Sé que se terminó

Y que nunca verdaderamente comenzó
pero en mi corazón fue tan real
y tu inclusive me hablaste y dijiste:
"Si eres tan gracioso ¿entonces por qué estás solo esta noche?"
"Y si eres tan inteligente ¿entonces por qué estás solo esta noche?"
"Y si eres tan entretenido ¿entonces por qué estás solo esta noche?"
" Y si eres tan apuesto ¿entonces por qué duermes solo esta noche?"

Yo sé... porque hoy es como cualquier otra noche, es por eso que estás solo esta noche con tus triunfos y tus encantos, mientras ellos están en brazos de otros...


Aún puedo huir, lo he hecho siempre. Una ventana, un salto y correr lo más que pueda, así tendría un día más. ¿Y para qué? estoy cansada, harta, hastiada a más no poder de huir siempre, de no enfrentarme a nada y dejar que otros elijan por mi.
Soy cobarde, y lo sé, mi vida ha sido desde que recuerdo un continuo devenir entre la huida y la cobardía de no atreverme jamás a luchar por mi, ni por nadie.

Aprendí a ser casi invisible y a correr cuando fuese necesario.

Diógenes

He acumulado objetos a través de los años, como pequeños fragmentos seleccionados del tiempo.
Conservaré todo aquello que me permita avanzar, que no me deje esa sensación de que todo tiempo pasado fue mejor.

98200000973

Hace rato no sentía ésta pena, esa que te hace llorar en público, que por más que te seques los ojos, las lágrimas se te salen por la nariz, de esa que te hace esconder la mirada porque llega a dar vergüenza sentir tanta y que se te note.

A veces siento que me equivoqué de carrera, que no sirvo para que la vida o la salud de otra persona -en parte- dependa de mi, que nunca voy aprender a poner la barrera entre sus problemas y los míos. Porque algo se me muere un poco cuando veo exámenes que muestran como la gente se va muriendo de a poco, como un abuelo sufre repetidas infecciones o incluso que una niña de 16 años esté embarazada.

Hoy a la muestra 973 se le diagnosticó una bacteria A, con sospechas de una bacteria B, se estudió como presunta bacteria A bajo el criterio del profesional. Pedí hacer la última prueba para demostrar que realmente era la bacteria B y claro, sí era. Sólo faltaban las pruebas confirmatorias, pero nadie quiso hacerlas porque nos habíamos sobrepasado en 15 minutos en el horario de salida. Me demoré tres minutos en ponerme mascarilla, guantes, pechera y realizar las pruebas pendientes. TRES MINUTOS que separan un buen diagnóstico de uno malo, un tratamiento correcto de uno que no lo es y que tiene como consecuencia el devolverle la salud o no a alguien.
Quizás sólo para mi era una niña de 7 años, pero para el resto de mis colegas era nada más que un código de barras terminado en 973.

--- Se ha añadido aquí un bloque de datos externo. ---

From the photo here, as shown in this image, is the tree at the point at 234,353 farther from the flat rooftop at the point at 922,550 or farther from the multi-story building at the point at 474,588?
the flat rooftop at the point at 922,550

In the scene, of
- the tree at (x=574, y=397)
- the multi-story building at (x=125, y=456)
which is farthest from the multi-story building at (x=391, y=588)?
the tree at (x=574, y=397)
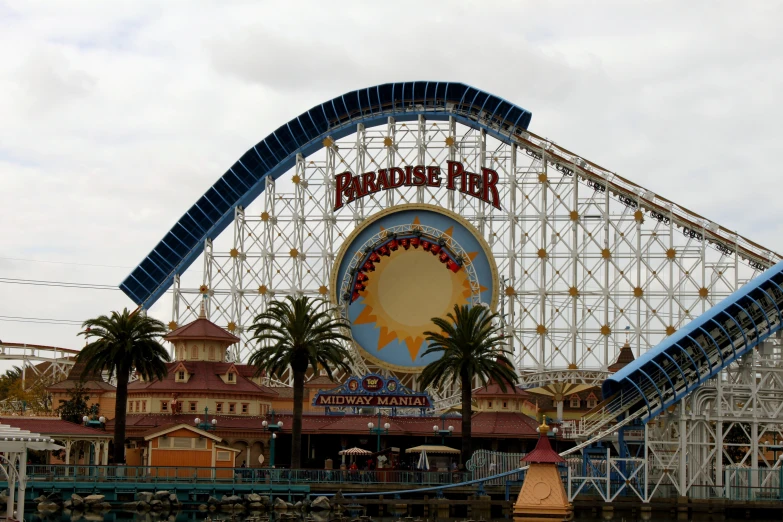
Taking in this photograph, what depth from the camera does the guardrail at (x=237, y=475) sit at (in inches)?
2960

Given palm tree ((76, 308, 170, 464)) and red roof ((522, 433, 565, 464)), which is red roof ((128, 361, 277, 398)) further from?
red roof ((522, 433, 565, 464))

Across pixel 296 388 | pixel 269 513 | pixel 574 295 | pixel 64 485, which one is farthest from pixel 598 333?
pixel 64 485

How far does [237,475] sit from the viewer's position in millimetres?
77938

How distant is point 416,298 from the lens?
10581cm

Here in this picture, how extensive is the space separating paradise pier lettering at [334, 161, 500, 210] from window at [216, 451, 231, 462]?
29665 millimetres

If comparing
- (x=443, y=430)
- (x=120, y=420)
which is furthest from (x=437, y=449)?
(x=120, y=420)

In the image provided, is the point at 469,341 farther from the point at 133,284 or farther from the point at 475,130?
the point at 133,284

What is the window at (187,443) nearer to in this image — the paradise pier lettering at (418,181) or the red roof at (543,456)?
the red roof at (543,456)

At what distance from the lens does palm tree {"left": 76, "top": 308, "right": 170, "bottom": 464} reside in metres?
81.9

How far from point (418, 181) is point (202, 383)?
82.8ft

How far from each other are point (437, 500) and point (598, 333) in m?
31.0

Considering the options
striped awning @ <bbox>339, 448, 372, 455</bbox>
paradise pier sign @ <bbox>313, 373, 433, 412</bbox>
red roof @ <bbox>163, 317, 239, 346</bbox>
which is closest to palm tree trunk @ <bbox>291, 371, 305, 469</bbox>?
striped awning @ <bbox>339, 448, 372, 455</bbox>

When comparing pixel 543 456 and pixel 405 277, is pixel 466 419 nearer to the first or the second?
pixel 543 456

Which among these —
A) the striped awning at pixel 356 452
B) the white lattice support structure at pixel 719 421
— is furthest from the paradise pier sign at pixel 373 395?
the white lattice support structure at pixel 719 421
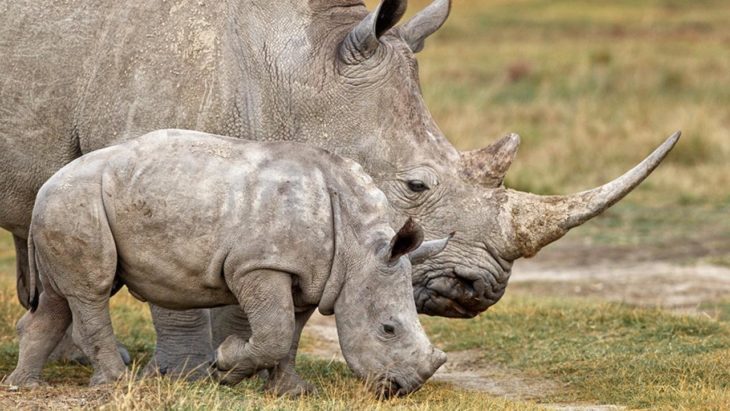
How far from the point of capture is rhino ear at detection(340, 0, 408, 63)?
23.1 feet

Debería estar con la conciencia tranquila de que hice lo que creía correcto, pero eso no me quita la pena que siento de vivir en un mundo culiao tan penca.
No soy buena planeando, prefiero volar.

Santo viernes.

Levanté el telefono y no aguanté el llanto al escuchar su voz, ni siquiera podía explicarle qué me pasaba porque ni yo lo sabía.
Tomé la mochila, dos manzanas, una botella de agua y dos yogures.
Llegué a la quinta sin ni un minuto de retraso -¡cómo nunca!- y ahí estabas esperándome en tu bicicleta.
Te abracé y pena ya no sentía, o por lo menos no tanta.
Me contaste lo preocupado que te tenía, que cuando me escuchaste no sabías que hacer y pensaste que me había pasado algo grave: "Se le murió alguien o tiene una enfermedad terrible".
-Estaba volao niqi, no sabía que hacer. Me puse a buscar que te podía regalar para subirte el ánimo y secar unos cogollos en el microondas fue lo único que se me ocurrió- dijiste. Reímos.
Reí y lloré, al mismo tiempo y me limpié de todo el miedo que tenía.
No recuerdo el camino a casa, solo la sensación de seguridad que me inundaba. La seguridad de que nunca se está tan solo después de todo.

Cada vez que deje de creer lo que soy me miraré en el espejo que me regalaste. Ahí siempre seré la más completa.


Hoy no

No pude haber sufrido tanto y por tanto tiempo como para no haber aprendido nada, no voy a quedarme a ver como el miedo construye muros a mi alrededor. Hoy no.

Mi corazón dice que entre tenernos y no tenernos, depende en gran parte de entre decirlo y no decirlo, cabe un mundo entero.